Hunderte Besucher einer Brieftauben-Ausstellung wurden bei Dacheinsturz in Kattowitz verschüttet

Aus ganz Europa, vor allem aus Belgien und dem nahen Tschechien, waren sie angereist. Zehntausende Brieftaubenfreunde wurden zur internationalen Messe der Züchter in Chorzow vor den Toren der südpolnischen Industrie-Metropole Kattowitz im oberschlesischen Kohlerevier erwartet. Am Samstagabend gegen 17.15 Uhr ereignete sich dann die Katastrophe: Das Dach der Ausstellungshalle brach – vermutlich unter der tonnenschweren Last der Schneedecke – in der Mitte ein. Zu diesem Zeitpunkt hielten sich zwischen 500 und 1000 Menschen in der Halle auf, die Angaben darüber schwankten stark.

Rettungskräfte aus ganz Schlesien eilten herbei und mühten sich bei eiskalten Temperaturen um die Bergung der Opfer. Nach Angaben eines polnischen Fernsehsenders stürzte gegen 19 Uhr ein weiterer Teil des Daches ein. Wieviele Opfer das Unglück in dem erst vor fünf Jahren eröffneten Hauptpavillon des Messegeländes forderte, war am Samstagabend noch nicht abzusehen. Noch Stunden nach dem Einsturz hieß es, unter dem Hallendach seien noch hundert Menschen verschüttet. Zu diesem Zeitpunkt sprach ein Behördensprecher von „mehreren Dutzend Toten“. Viele Verletzte waren in die umliegenden Krankenhäuser eingeliefert worden. Eingeschlossene Verschüttete, die ihre Angehörigen und die Polizei aus der Halle per Handy angerufen hatten, berichteten über Tote und Verletzte unter den Trümmern der Stahl-Dachkonstruktion.
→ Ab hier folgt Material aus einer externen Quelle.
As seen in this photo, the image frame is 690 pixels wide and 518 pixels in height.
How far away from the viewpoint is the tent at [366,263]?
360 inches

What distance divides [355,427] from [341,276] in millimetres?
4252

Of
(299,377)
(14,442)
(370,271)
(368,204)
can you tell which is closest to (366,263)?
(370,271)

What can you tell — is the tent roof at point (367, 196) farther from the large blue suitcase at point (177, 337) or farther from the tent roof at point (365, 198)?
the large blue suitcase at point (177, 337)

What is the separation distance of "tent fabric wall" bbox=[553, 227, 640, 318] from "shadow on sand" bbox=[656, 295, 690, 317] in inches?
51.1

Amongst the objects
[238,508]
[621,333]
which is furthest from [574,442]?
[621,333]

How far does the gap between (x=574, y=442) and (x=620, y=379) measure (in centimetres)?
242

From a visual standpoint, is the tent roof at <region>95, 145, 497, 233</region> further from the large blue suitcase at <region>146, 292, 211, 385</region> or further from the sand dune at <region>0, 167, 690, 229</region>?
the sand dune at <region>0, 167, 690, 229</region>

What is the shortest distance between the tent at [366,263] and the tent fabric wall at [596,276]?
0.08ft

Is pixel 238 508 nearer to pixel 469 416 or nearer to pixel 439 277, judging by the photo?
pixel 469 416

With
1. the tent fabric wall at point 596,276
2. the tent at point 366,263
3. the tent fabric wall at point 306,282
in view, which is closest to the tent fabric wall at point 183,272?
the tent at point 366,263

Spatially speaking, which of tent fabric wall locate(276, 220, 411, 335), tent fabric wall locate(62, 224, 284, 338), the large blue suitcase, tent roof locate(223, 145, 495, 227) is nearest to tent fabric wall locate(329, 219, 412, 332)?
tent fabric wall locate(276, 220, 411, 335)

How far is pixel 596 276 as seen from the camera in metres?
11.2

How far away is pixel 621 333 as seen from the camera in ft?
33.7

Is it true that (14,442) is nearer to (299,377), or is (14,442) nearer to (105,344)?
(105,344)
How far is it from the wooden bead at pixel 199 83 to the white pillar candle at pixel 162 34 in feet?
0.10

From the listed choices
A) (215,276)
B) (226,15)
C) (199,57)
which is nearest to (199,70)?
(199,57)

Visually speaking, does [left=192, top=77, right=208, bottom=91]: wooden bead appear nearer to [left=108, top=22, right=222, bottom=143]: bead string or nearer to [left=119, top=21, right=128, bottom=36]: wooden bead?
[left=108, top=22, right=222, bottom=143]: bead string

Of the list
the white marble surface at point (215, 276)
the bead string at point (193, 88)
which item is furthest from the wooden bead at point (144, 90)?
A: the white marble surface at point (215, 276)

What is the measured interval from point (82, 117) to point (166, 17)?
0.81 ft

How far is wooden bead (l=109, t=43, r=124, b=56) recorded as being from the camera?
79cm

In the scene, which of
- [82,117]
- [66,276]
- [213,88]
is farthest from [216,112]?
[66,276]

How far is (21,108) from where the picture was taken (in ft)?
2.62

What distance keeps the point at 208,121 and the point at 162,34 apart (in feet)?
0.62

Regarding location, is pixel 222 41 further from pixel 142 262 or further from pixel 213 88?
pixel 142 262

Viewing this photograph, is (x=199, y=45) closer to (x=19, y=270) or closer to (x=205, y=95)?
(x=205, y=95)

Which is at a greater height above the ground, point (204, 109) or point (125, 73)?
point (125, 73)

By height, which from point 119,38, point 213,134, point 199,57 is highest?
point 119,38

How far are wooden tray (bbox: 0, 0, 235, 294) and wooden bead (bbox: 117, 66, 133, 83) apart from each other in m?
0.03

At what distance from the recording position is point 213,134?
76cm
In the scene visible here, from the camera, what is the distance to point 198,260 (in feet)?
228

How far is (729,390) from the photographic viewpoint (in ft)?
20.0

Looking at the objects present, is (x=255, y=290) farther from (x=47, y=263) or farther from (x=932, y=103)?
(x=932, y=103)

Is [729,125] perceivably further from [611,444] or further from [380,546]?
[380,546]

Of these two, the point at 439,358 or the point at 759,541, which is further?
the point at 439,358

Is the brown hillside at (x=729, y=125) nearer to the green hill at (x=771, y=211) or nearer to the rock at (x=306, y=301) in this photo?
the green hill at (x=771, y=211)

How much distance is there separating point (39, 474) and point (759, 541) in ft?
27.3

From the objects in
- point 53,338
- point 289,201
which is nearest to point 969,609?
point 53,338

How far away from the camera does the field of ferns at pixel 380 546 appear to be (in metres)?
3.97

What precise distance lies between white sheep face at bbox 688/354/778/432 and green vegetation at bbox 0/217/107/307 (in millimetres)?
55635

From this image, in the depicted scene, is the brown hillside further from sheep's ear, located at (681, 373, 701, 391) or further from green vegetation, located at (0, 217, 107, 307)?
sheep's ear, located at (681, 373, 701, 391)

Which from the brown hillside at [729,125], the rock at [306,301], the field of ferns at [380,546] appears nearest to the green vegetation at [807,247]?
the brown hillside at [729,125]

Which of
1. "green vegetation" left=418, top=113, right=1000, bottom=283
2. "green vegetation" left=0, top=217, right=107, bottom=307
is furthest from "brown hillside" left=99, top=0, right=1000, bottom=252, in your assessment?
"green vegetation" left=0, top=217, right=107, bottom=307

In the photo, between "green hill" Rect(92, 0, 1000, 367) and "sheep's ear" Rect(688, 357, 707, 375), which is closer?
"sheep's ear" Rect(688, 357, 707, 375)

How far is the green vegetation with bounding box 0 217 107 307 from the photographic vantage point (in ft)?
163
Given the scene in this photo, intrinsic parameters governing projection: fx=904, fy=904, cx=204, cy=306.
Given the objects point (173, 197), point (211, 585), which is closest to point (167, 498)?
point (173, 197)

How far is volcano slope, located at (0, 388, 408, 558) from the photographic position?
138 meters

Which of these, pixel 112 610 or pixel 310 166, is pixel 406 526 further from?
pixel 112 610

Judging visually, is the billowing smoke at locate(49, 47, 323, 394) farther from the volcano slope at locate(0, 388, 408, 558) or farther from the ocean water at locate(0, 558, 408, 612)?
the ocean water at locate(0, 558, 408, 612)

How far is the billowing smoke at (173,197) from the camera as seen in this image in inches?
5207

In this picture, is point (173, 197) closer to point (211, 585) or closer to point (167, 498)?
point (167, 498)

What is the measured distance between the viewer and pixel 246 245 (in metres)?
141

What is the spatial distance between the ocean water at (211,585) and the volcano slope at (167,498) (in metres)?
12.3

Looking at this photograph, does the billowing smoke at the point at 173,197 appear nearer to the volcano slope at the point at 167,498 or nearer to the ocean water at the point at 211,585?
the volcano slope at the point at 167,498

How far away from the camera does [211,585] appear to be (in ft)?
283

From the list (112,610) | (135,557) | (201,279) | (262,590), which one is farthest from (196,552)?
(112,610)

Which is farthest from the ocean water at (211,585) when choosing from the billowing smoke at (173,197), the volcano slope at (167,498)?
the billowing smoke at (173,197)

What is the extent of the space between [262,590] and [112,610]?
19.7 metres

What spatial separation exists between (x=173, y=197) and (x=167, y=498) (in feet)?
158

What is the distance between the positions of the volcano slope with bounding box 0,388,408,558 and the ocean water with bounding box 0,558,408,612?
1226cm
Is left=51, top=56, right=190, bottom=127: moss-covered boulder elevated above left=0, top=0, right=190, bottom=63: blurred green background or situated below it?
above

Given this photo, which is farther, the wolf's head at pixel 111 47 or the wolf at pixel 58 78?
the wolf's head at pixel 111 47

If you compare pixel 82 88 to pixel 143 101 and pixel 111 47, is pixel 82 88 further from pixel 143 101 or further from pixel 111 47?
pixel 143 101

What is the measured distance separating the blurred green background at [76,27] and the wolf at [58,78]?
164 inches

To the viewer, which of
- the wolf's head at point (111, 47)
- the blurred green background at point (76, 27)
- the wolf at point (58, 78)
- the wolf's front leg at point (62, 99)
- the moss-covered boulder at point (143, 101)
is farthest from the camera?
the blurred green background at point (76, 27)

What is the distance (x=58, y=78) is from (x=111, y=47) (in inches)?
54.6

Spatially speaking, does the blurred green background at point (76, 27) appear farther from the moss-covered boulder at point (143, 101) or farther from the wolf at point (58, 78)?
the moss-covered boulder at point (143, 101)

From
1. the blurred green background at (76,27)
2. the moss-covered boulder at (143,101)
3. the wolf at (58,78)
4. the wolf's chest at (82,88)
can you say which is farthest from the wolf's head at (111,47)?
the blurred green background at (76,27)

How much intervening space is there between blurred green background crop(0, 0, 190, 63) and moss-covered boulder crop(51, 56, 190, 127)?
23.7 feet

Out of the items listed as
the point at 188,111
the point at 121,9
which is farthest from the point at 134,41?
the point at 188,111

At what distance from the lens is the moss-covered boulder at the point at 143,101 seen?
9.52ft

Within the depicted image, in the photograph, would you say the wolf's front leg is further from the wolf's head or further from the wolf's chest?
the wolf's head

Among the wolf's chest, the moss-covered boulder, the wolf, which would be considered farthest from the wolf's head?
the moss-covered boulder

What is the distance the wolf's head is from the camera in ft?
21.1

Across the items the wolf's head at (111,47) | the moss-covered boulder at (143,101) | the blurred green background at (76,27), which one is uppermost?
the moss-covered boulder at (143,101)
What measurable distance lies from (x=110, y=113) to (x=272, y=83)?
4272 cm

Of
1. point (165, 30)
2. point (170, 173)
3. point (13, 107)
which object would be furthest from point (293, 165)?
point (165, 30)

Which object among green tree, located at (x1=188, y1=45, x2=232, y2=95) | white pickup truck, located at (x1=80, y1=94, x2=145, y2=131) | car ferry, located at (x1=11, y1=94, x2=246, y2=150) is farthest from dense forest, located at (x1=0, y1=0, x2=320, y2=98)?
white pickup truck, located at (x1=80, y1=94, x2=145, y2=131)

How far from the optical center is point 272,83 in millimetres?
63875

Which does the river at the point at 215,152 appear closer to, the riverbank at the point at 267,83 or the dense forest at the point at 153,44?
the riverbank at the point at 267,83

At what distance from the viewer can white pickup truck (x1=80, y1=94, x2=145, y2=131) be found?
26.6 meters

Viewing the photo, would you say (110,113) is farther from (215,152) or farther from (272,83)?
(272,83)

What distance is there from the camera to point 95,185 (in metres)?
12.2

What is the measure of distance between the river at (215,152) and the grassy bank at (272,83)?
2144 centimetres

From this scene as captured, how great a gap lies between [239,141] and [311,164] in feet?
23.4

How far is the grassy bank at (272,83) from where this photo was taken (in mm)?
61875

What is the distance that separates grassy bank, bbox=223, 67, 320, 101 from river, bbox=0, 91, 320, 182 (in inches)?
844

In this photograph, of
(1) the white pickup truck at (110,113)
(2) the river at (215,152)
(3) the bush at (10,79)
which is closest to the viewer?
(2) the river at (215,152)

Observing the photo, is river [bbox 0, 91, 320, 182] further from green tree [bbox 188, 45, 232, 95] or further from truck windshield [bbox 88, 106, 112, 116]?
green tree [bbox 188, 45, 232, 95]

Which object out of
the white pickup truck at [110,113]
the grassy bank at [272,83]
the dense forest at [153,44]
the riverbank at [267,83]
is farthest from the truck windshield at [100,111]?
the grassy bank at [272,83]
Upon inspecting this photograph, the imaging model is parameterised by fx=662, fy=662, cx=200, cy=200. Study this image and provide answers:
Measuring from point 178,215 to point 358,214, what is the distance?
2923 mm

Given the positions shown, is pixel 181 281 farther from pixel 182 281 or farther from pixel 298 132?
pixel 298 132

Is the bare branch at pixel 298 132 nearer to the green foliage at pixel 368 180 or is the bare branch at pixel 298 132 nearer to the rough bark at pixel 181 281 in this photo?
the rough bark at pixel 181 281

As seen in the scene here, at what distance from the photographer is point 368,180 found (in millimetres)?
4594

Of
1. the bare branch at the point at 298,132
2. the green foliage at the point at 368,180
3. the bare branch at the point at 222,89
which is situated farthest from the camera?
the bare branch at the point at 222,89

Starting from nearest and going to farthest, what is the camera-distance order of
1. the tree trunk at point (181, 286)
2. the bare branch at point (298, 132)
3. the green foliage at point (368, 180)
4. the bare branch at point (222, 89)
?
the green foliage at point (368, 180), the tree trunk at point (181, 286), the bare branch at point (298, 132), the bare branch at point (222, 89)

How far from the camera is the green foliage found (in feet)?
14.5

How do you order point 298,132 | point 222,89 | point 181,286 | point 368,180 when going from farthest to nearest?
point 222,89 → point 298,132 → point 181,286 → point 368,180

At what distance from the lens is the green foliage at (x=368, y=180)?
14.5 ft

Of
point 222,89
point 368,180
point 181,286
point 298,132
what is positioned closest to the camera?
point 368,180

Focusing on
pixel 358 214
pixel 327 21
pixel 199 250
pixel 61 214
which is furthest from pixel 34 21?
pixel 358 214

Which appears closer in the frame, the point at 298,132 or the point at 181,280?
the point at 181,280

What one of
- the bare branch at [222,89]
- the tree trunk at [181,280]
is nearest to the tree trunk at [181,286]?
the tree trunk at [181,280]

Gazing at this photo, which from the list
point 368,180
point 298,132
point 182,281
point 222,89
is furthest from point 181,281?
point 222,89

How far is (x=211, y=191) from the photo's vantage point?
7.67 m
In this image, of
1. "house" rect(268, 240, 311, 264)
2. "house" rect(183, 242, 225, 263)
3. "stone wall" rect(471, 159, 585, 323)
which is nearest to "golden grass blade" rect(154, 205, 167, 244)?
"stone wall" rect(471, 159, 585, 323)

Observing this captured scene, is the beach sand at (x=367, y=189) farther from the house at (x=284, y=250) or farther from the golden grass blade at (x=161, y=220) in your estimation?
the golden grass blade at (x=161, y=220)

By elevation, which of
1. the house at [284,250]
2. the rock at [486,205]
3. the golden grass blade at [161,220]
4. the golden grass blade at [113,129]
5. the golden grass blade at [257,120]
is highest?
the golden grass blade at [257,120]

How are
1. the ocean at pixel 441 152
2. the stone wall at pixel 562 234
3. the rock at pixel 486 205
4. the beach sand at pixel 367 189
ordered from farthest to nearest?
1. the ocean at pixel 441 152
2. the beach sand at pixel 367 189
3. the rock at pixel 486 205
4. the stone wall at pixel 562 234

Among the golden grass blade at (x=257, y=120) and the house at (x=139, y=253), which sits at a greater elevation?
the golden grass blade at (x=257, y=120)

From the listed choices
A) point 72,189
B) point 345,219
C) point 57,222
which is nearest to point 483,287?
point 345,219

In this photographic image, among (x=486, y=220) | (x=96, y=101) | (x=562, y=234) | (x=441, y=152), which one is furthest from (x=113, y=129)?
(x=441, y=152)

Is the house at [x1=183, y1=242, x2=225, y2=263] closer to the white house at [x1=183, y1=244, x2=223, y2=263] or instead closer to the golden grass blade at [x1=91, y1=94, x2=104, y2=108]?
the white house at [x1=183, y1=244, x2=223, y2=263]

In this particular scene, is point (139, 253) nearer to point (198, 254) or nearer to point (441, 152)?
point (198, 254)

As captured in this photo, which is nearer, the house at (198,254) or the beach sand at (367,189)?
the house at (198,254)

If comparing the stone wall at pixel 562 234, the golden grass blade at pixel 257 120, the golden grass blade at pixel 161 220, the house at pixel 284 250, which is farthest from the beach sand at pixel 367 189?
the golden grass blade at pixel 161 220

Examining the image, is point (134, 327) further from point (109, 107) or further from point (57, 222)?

In der Region um Kattowitz erfreut sich die Taubenzucht großer Popularität. Als „besonders groß“ hatten Augenzeugen den Andrang an diesem Abend bei der dreitägigen Börse in der größten Halle des zwischen Kattowitz und Chorzow gelegenen Messegeländes bezeichnet. Vielen gelang es, sich beim Nachgeben des Daches noch rechtzeitig in den Eingangsbereich zu flüchten. Für die Rettungskräfte war es ein Kampf gegen die Zeit, um bei den eiskalten Temperaturen, zu den Eingeschlossenen zu gelangen.

Viele Verschüttete konnten sich aus eigener Kraft aus den Trümmern befreien. Der Nachrichtensender TVN24 zeigte Bilder von Menschen mit blutenden Kopfverletzungen, die von Sanitätern durch hohen Schnee zu den Rettungsfahrzeugen geführt wurden. Nach dem Bekanntwerden der Katastrophe eilten besorgte Anwohner und Angehörige zu der Unglücksstelle. Premier Kazimierz Marcinkiewicz brach seinen Besuch beim Skisprung-Worldcup in Zakopane ab, um sich am Unglücksort einen persönlichen Eindruck über die Lage zu verschaffen.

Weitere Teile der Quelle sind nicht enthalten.